:: Dataset records ::
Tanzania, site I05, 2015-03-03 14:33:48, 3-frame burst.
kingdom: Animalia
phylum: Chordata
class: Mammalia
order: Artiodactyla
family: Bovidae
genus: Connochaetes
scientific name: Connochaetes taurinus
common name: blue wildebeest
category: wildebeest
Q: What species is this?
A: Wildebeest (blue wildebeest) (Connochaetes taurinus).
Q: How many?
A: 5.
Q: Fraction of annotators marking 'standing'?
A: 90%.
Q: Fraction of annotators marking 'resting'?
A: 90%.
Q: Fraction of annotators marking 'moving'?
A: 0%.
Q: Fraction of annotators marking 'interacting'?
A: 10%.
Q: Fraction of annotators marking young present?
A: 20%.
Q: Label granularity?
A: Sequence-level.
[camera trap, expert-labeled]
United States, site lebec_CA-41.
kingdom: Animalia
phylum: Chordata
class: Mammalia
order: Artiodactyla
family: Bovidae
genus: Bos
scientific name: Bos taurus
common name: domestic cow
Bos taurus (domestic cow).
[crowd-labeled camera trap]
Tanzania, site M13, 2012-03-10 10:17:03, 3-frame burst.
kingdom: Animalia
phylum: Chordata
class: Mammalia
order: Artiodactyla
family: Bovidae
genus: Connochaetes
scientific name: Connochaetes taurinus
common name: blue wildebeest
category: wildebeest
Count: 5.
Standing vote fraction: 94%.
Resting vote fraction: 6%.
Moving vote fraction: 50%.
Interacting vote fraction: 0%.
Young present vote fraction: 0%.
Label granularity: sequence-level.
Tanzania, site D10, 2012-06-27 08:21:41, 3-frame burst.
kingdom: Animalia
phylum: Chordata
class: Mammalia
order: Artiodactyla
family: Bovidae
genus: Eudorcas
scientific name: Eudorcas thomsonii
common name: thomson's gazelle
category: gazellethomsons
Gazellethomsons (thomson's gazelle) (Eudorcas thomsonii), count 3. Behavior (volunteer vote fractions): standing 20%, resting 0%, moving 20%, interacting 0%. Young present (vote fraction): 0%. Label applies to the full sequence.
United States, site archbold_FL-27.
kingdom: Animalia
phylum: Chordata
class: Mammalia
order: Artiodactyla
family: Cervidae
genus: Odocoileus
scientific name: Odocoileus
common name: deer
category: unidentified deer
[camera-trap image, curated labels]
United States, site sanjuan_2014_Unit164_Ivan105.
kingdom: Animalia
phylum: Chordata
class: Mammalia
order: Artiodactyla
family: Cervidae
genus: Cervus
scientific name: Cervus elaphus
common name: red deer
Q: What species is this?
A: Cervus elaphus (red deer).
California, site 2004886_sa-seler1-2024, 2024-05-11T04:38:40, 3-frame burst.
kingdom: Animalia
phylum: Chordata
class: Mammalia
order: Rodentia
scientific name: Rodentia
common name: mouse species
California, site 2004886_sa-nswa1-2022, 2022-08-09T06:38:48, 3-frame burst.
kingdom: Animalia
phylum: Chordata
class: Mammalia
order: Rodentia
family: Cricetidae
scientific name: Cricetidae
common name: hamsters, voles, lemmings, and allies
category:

:: Required action ::
Give again, word for word, every line of the listing above from the one with "Moving vote fraction: 50%." to the one with "2024-05-11T04:38:40, 3-frame burst.", both inclusive, and nothing beyond them.

:: Result of the exercise ::
Moving vote fraction: 50%.
Interacting vote fraction: 0%.
Young present vote fraction: 0%.
Label granularity: sequence-level.
Tanzania, site D10, 2012-06-27 08:21:41, 3-frame burst.
kingdom: Animalia
phylum: Chordata
class: Mammalia
order: Artiodactyla
family: Bovidae
genus: Eudorcas
scientific name: Eudorcas thomsonii
common name: thomson's gazelle
category: gazellethomsons
Gazellethomsons (thomson's gazelle) (Eudorcas thomsonii), count 3. Behavior (volunteer vote fractions): standing 20%, resting 0%, moving 20%, interacting 0%. Young present (vote fraction): 0%. Label applies to the full sequence.
United States, site archbold_FL-27.
kingdom: Animalia
phylum: Chordata
class: Mammalia
order: Artiodactyla
family: Cervidae
genus: Odocoileus
scientific name: Odocoileus
common name: deer
category: unidentified deer
[camera-trap image, curated labels]
United States, site sanjuan_2014_Unit164_Ivan105.
kingdom: Animalia
phylum: Chordata
class: Mammalia
order: Artiodactyla
family: Cervidae
genus: Cervus
scientific name: Cervus elaphus
common name: red deer
Q: What species is this?
A: Cervus elaphus (red deer).
California, site 2004886_sa-seler1-2024, 2024-05-11T04:38:40, 3-frame burst.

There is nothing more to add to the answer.